L'organizzazione ha invitato la comunità internazionale, in particolare il Consiglio di sicurezza delle Nazioni Unite, a rispettare i propri obblighi e a fare pressione sull'occupazione israeliana affinché completi le fasi di attuazione del "piano del presidente Trump" in modo da garantire l'apertura permanente e sicura del valico di Rafah in entrambe le direzioni, garantire la libertà di movimento e la distribuzione adeguata e senza ostacoli di aiuti umanitari, ottenere un cessate il fuoco immediato e completo e porre fine alle sofferenze del popolo palestinese.

L’organizzazione ha avvertito che il proseguimento delle aggressioni, delle violazioni e dei crimini dell’occupazione israeliana rappresenta una minaccia per la sicurezza e la stabilità regionale e internazionale.
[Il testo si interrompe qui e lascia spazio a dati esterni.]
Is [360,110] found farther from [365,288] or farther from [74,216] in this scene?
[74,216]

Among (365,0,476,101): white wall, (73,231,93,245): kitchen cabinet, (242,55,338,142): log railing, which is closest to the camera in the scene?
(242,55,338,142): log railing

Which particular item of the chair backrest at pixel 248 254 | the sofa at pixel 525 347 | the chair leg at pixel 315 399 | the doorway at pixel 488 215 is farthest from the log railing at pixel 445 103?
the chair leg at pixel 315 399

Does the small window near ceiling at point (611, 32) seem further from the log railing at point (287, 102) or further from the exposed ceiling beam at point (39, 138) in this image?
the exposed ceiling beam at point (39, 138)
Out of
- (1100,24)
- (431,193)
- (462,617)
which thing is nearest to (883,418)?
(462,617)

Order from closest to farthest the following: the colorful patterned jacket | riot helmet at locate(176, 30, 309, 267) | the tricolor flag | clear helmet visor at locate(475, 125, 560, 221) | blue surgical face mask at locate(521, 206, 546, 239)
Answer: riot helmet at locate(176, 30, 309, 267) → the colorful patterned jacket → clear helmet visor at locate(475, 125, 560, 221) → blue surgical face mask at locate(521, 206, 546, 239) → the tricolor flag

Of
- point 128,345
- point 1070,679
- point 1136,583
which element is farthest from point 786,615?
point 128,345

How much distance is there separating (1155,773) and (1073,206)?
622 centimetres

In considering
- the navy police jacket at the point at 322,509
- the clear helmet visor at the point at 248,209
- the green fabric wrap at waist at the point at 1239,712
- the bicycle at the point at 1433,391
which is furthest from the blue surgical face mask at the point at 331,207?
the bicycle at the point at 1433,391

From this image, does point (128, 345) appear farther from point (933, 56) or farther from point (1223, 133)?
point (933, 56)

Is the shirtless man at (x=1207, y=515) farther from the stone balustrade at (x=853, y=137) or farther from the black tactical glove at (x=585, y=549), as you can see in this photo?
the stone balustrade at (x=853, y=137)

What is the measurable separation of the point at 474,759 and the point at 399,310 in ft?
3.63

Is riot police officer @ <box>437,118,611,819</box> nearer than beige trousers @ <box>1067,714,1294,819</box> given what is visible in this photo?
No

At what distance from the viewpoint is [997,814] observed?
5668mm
Ha sottolineato la necessità di proseguire gli sforzi internazionali per raggiungere una pace giusta, globale e duratura, con l'obiettivo di porre fine all'occupazione israeliana e attuare la soluzione dei due Stati, che porti alla realizzazione della sovranità dello Stato palestinese indipendente con Gerusalemme Est come capitale, sui confini del 4 giugno 1967, in conformità con le pertinenti risoluzioni delle Nazioni Unite.